Once the researchers know where the brain lights up with activity in response to, say, the smell of peppermint, they can try stimulating those areas with electricity alone in hopes of creating the same sensation. “With the existing technology, I think we’re closer to inducing the [smell perceptions] with brain stimulation than with olfactory-bulb stimulation,” Richardson says. He notes that there are already approved implants for brain stimulation and says using such a device would make the regulatory path easier. However, the distributed nature of smell perception within the brain poses a new complication: A user would likely need multiple implants to stimulate different areas. “We might need to hit different sites in quick succession or all at once,” he says.
The path to a commercial device
Across the Atlantic, the European Union is funding its own olfactory-implant project, called
ROSE (Restoring Odorant detection and recognition in Smell dEficits). It launched in 2021 and involves seven institutions across Europe.
Thomas Hummel, head of the Smell & Taste Clinic at the Technical University of Dresden and a member of the consortium, says the ROSE researchers are partnering with Aryballe, a French company that makes a tiny sensor for odor analytics. The partners are currently experimenting with stimulating both the olfactory bulb and the prefrontal cortex. “All the parts that are needed for the device, they already exist,” he says. “The difficulty is to bring them together.” Hummel estimates that the consortium’s research could lead to a commercial product in 5 to 10 years. “It’s a question of effort and a question of funding,” he says.
Persaud, the e-nose expert, says the jury is out on whether a neuroprosthetic could be commercially viable. “Some people with anosmia would do anything to have that sense back to them,” he says. “It’s a question of whether there are enough of those people out there to make a market for this device,” he says, given that surgery and implants always carry some amount of risk.
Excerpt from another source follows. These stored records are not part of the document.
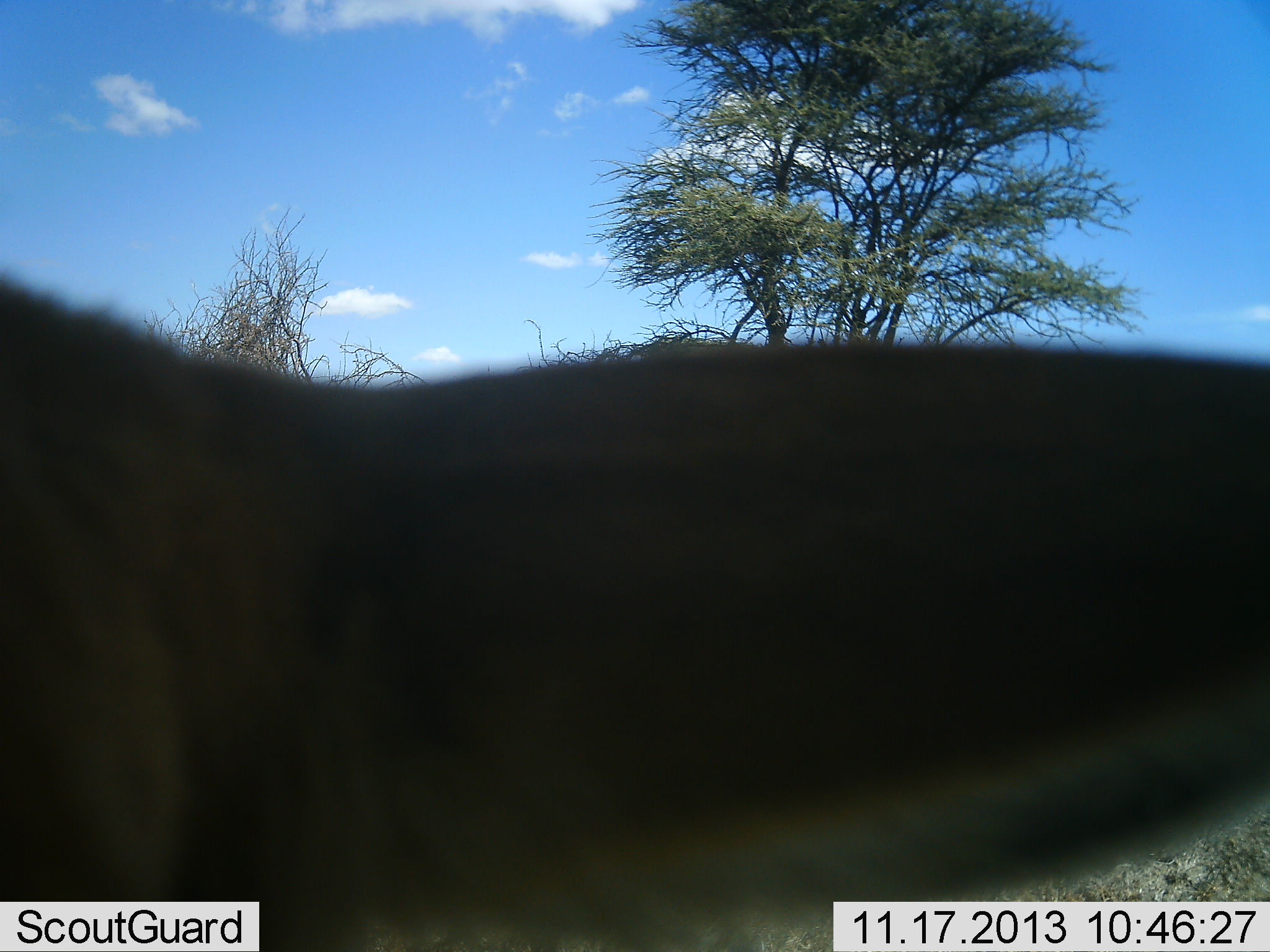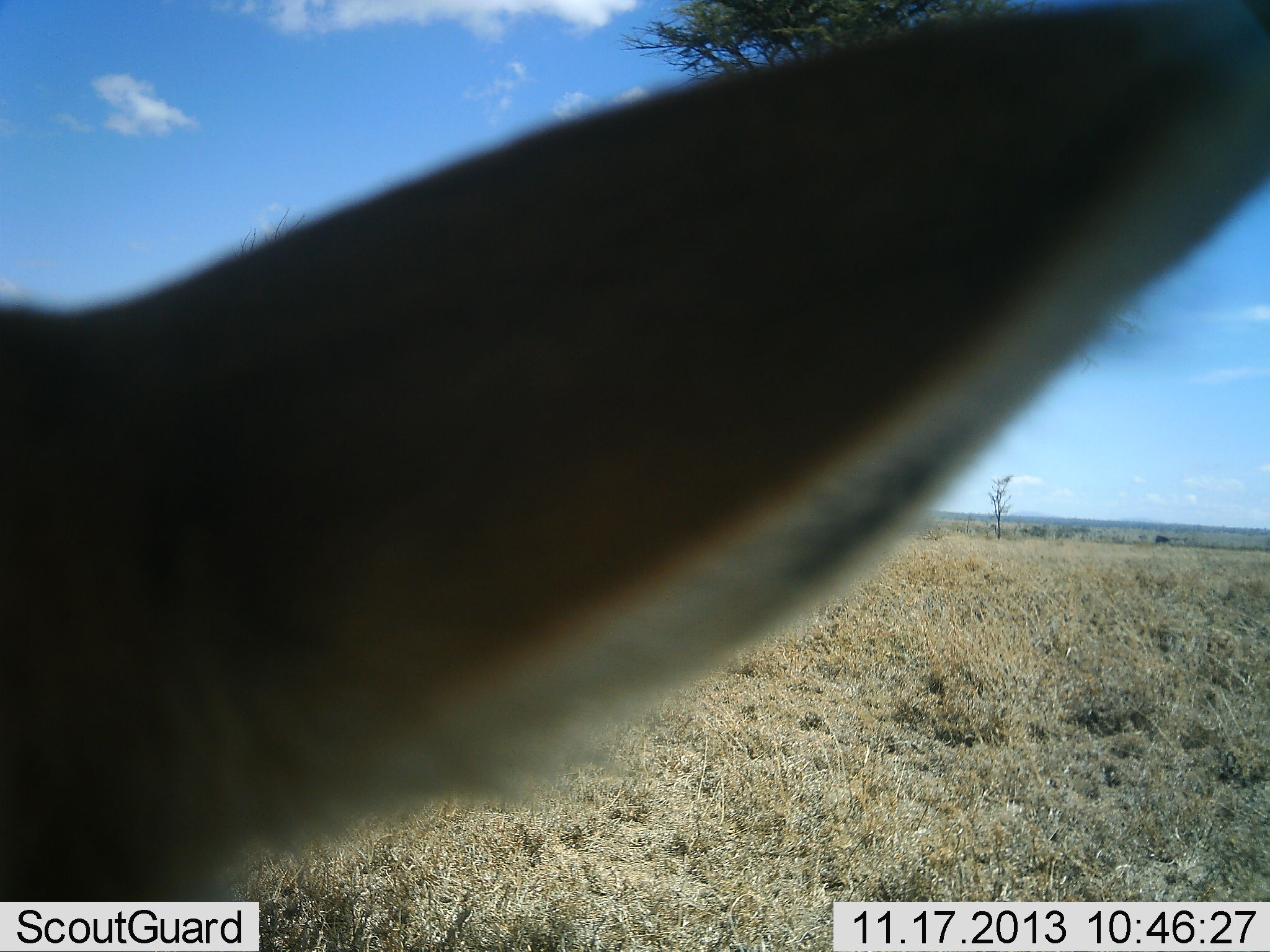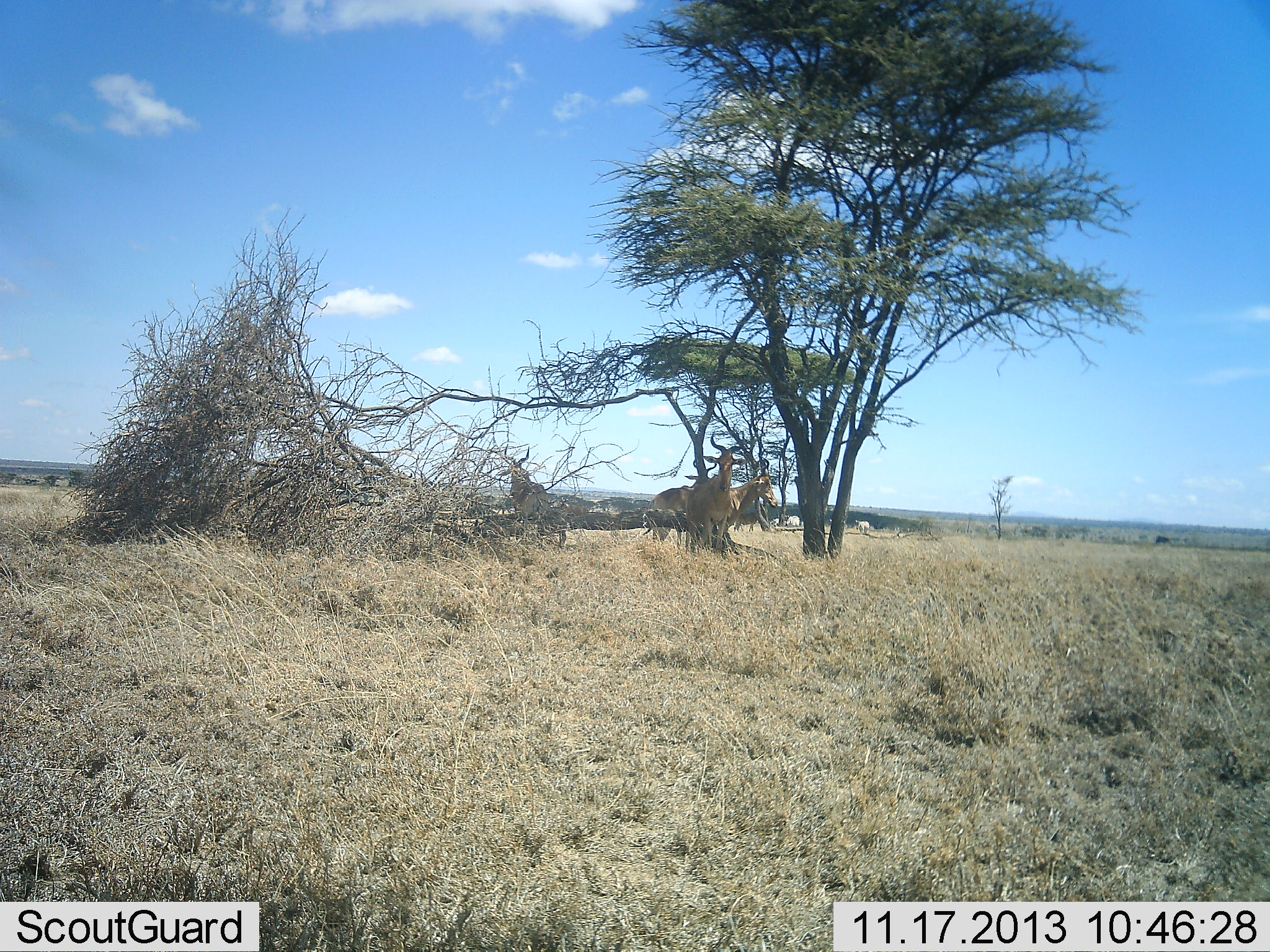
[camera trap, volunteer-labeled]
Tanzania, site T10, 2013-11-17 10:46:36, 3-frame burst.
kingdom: Animalia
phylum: Chordata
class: Mammalia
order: Artiodactyla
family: Bovidae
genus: Alcelaphus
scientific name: Alcelaphus buselaphus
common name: hartebeest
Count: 4.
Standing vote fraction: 94%.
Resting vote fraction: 17%.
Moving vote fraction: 11%.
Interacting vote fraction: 0%.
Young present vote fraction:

The VCU researchers have already had an informal meeting with regulators from the U.S. Food and Drug Administration, and they’ve started the early steps of the process for approving an implanted medical device. But Moorehead, the investor who tends to focus on practical matters, says this dream team might not take the technology all the way to the finish line of an FDA-approved commercial system. He notes that there are plenty of existing medical-implant companies that have that expertise, such as the Australian company
Cochlear, which dominates the cochlear-implant market. “If I can get [the project] to the stage where it’s attractive to one of those companies, if I can take some of the risk out of it for them, that will be my best effort,” Moorehead says.
Restoring people’s ability to smell and taste is the ultimate goal, Costanzo says. But until then, there’s something else he can give them. He often gets calls from desperate people with anosmia who have found out about his work. “They’re so appreciative that someone is working on a solution,” Costanzo says. “My goal is to provide hope for these people.”